Hi @gongda0e and @Prism-hua, I had the same issue for using the checkpoints provided in the README.md file. What solved my problem was letting the "DataParallel" as it was in the original code. Hope this helps :)

In terms of reproducing the results, I am also having problems and in particular with the dataset 50salads. Is it true that with the checkpoints provided in the README.md and using 50s_predict.sh I can reproduce the results for inference.

However, training the model from scratch is the main problem. Despite following the original code closely, the performance falls short of the paper's results by around 10%. (I get similar results as here). It's possible there are additional training procedures missing from the Github code, such as selecting the best checkpoint or specific optimization techniques.

@gongda0e, any insights you can share on how you determined the best checkpoint or other potentially missing training details would be greatly appreciated.

Prism-hua commented 6 months ago

Suggestion Accepted, Thanks @alberto-mate . It seems that your idea of "reverting the DataParallel module to its original form" could address my issue. However, due to my current insufficient computing resources, I am still encountering "cuda out of memory" problem. Please allow me to further explore this approach and then discuss the results with you later.

Prism-hua commented 6 months ago

Hi @gongda0e and @alberto-mate , Glad to express that thanks to the help from @alberto-mate , I have completed the inference task using the checkpoints provided in the readme file. The results obtained are as follows, and it can be observed that they generally achieve the performance mentioned in the paper. 5

However, I encountered the following issue during inference on split1 of 50Salads, which seems to indicate a problem with the provided checkpoint. As a consequence, I did not take the results on split1 into account.

Errors: Traceback (most recent call last): File "main.py", line 142, in main() File "main.py", line 127, in main predict(model, video_test_list, args, obs_p, n_class, actions_dict, device) File "/data/hh/FUTR/predict.py", line 42, in predict features = np.load(features_file).transpose() File "/home/hh/.conda/envs/FUTR/lib/python3.8/site-packages/numpy/lib/npyio.py", line 432, in load return format.read_array(fid, allow_pickle=allow_pickle, File "/home/hh/.conda/envs/FUTR/lib/python3.8/site-packages/numpy/lib/format.py", line 829, in read_array array.shape = shape[::-1] ValueError: cannot reshape array of size 5034208 into shape (11679,2048)

alberto-mate commented 6 months ago

Hi @Prism-hua,

I'm glad I could be of assistance! That's great to hear you were able to get similar results using the checkpoints like in the paper.

Just to confirm, I was also able to replicate the results you mentioned, and interestingly, I didn't encounter the issue with the first split of 50Salads.

However, there are definitely some key differences between training a model from scratch and using a checkpoint. Hope that @gongda0e can give us some insights.

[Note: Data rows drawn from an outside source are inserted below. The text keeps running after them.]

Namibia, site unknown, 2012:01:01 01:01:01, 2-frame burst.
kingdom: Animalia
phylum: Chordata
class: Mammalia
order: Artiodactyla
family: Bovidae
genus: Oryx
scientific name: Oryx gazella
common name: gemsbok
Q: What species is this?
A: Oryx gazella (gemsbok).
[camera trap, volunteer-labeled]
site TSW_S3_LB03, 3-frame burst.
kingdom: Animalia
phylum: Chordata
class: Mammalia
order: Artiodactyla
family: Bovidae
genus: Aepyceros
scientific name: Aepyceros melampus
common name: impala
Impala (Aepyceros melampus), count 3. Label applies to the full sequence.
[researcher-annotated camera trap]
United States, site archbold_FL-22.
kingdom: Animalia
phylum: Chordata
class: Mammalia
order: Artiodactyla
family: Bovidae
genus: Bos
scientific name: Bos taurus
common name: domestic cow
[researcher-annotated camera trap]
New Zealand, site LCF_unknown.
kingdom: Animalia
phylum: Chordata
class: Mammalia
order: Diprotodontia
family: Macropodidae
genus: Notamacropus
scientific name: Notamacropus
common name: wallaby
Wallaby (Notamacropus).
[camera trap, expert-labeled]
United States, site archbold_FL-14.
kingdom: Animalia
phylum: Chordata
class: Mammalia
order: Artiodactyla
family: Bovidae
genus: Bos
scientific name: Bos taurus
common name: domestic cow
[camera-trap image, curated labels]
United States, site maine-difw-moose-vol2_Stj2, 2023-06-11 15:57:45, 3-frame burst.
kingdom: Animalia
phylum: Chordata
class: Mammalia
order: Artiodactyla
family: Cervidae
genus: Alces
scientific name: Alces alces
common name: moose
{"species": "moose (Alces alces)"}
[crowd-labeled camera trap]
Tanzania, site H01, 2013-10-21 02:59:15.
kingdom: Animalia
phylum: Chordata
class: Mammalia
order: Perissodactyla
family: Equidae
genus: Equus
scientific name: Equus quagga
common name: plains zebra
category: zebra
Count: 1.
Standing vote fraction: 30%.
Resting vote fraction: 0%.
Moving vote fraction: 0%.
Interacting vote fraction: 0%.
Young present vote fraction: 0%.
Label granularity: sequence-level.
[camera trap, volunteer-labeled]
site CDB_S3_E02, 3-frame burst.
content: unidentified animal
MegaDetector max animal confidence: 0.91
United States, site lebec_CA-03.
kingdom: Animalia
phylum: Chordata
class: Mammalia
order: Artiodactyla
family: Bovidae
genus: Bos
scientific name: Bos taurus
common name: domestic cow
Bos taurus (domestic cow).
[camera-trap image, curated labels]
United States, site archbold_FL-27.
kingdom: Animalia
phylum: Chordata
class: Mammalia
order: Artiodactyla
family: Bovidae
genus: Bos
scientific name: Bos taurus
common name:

gongda0e commented 6 months ago

Hello, thank you for your interest in our work. As requested by @alberto-mate , I will be updating the code to identify the best checkpoint during training. Just to clarify, I strictly adhere to the training recipes provided in the main repository and do not incorporate any additional ones. Given the variability in GPU settings, I recommend exploring alternative hyperparameters to optimize performance in your environment.

@Prism-hua I will also check again with the checkpoint of the first split of 50 Salads if it does not work.